As a child, cars fascinated me. I read all the auto magazines I could get my hands on. There was a time when I could identify any car on the street just by the headlights.
After college, I went to Detroit to work for Chrysler and start what I thought would be a lifelong career in the auto business, designing cars and engines. My goal was to become the next Lee Iacocca [known for engineering the Ford Mustang and later running Chrysler].
Unfortunately, I entered the auto industry at a time when it was contracting.
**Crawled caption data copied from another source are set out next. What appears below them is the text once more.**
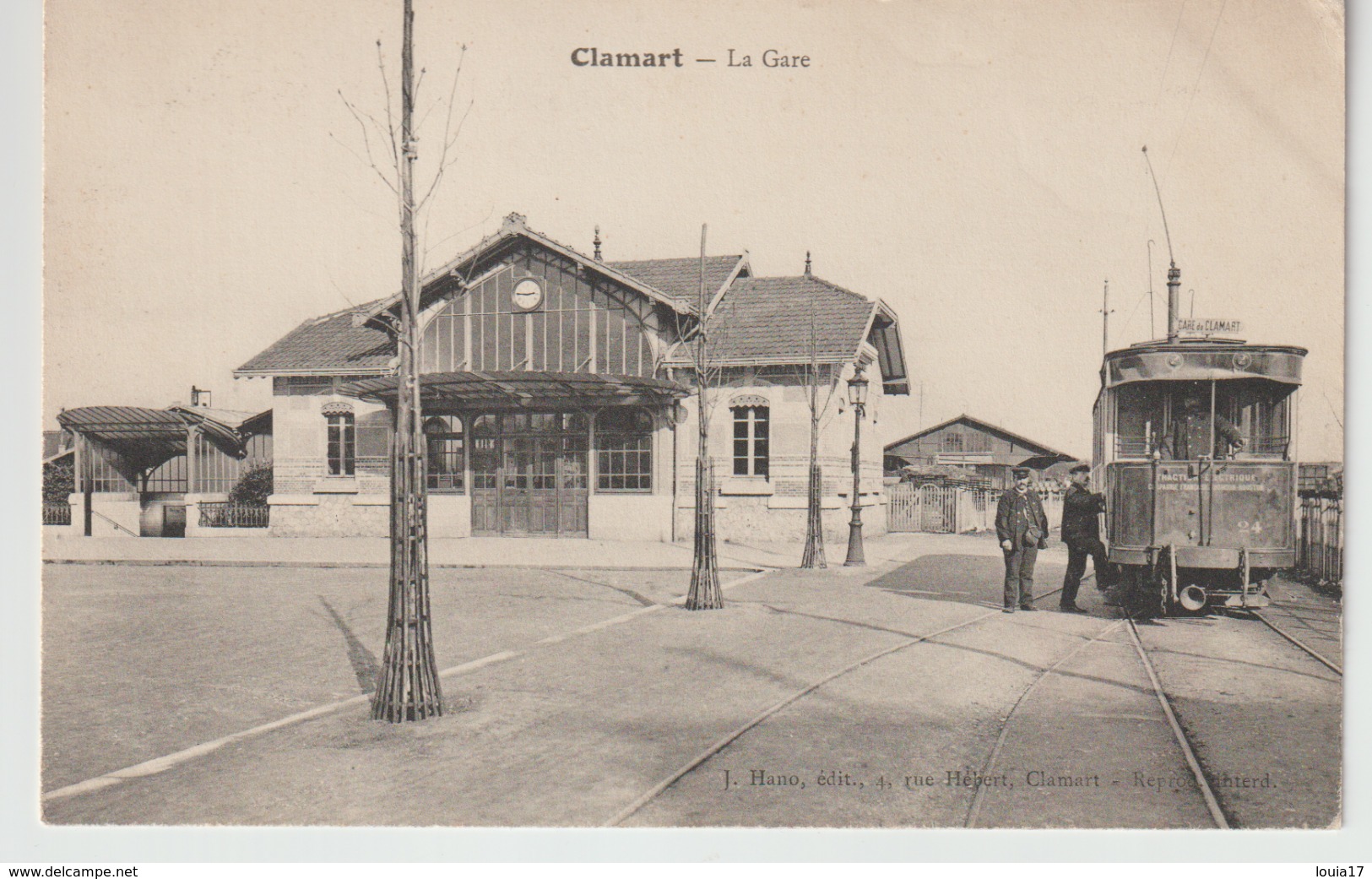 92 - Clamart - La Gare (tramway) - Clamart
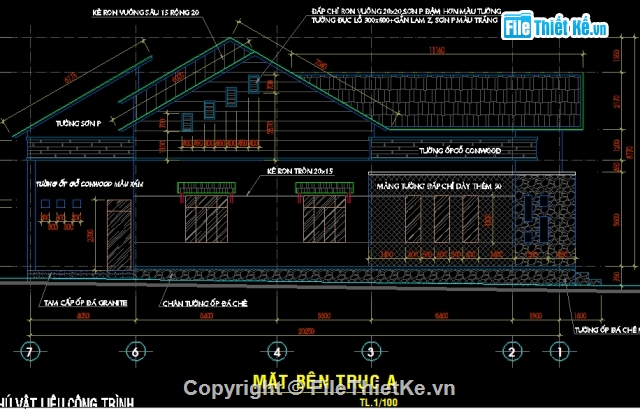 mẫu biệt thự đẹp,biệt thự kiểu thái,biệt thự mái ngói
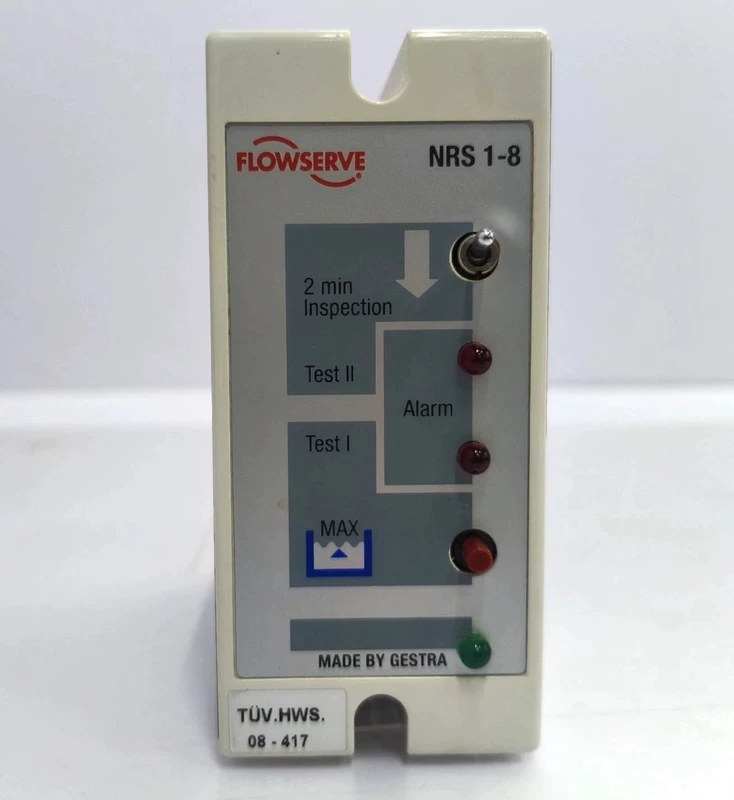 NRS 1-8 FLOWSERVE Control - Precise Fluid Detection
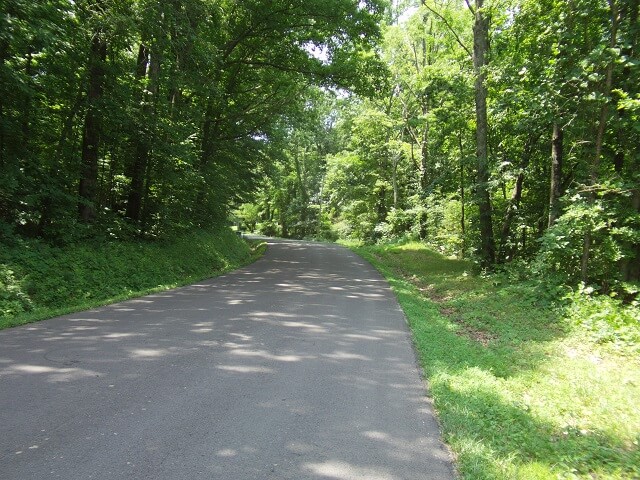 County road 635 north of Cape Girardeau, MO.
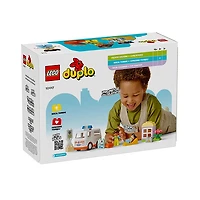 LEGO Duplo Ambulance And Driver 19 Pieces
Here I was, coming out of this prestigious university having put all this time and energy into getting a fancy degree, and four months after leaving school, I’m standing in the unemployment line.
It was a rude awakening.
I ended up going back to Chrysler and working there for eight years, but it wasn’t the most exciting time to be designing cars.
At that point, Chrysler was in survival mode, designing minivans and Omnis. For a young engineer, that was far from my dream.
Although I got to do some cool things, like drive cars on the test course and develop engines, it wasn’t as groundbreaking as I thought it would be. I thought I was going to develop the Herb Buchanan engine that Ferrari would beg for.
I was fortunate that between my parents’ guidance and having excellent mentors, I started thinking beyond Herb Buchanan and making money. I realized that if I was going to put 30 years’ worth of work into something, I wanted to truly have an impact on society.
So I began to explore options and made it a research project.
The hospital industry struck me. There, it was very easy to draw a line between your work and what you’re contributing to the community.
Also, hospitals were closing, reimbursement was changing and the traditional administrative senior executives at that point were doctors and nurses who didn’t know a whole lot about running a business.
The more research I did, the more I realized the industry needed some creative thinking and problem-solving.
I dipped my toe in the water.
While all my business-school colleagues were going to Wall Street, I took the lowest-paying job in my class at a hospital, because I needed to see what this was about.
Then I worked with a boutique consulting firm that gave me a chance to combine the planning background I learned from engineering with this new discovery of health care.
After five years, I knew I could make a career out of it.
The next hurdle was whether I could work at a hospital day-to-day.
I took my first hospital job in a large community hospital in Huntsville, Ala. My wife had family there.
I spent six years learning more about working in hospitals.
I eventually went from a small town in northern Alabama to working in a place much more my speed: Northwestern Memorial Hospital in Chicago.
It is one of the better-run hospitals in the business, with a board made up of Fortune 500 chief executives. They have the resources to do things that others can’t do.
Then I spent almost seven years as chief operating officer of University of Maryland Medical Center in Baltimore, where we were successful in doing a cultural transformation.
Now I’m excited to come to the hospital at Howard University, where there are world-renowned clinicians.
It’s a chance to use all the skills I developed over the years from the different places and to assure the staff that someone believes in them and will hold the institution to its high standard.
— Interview with
Position: Chief executive of Howard University Hospital, an academic medical center in the District.
Career highlights: Chief operating officer, University of Maryland Medical Center; vice president of operations, Northwestern Memorial Hospital; vice president of operations, Huntsville Hospital.
Education: BS, mechanical engineering, Massachusetts Institute of Technology; MS, mechanical engineering, University of Michigan; MBA, Northwestern University.
Personal: Lives in Columbia with his wife, Zanita, and four children, Jasmine, Amber, Herb III, Jalen.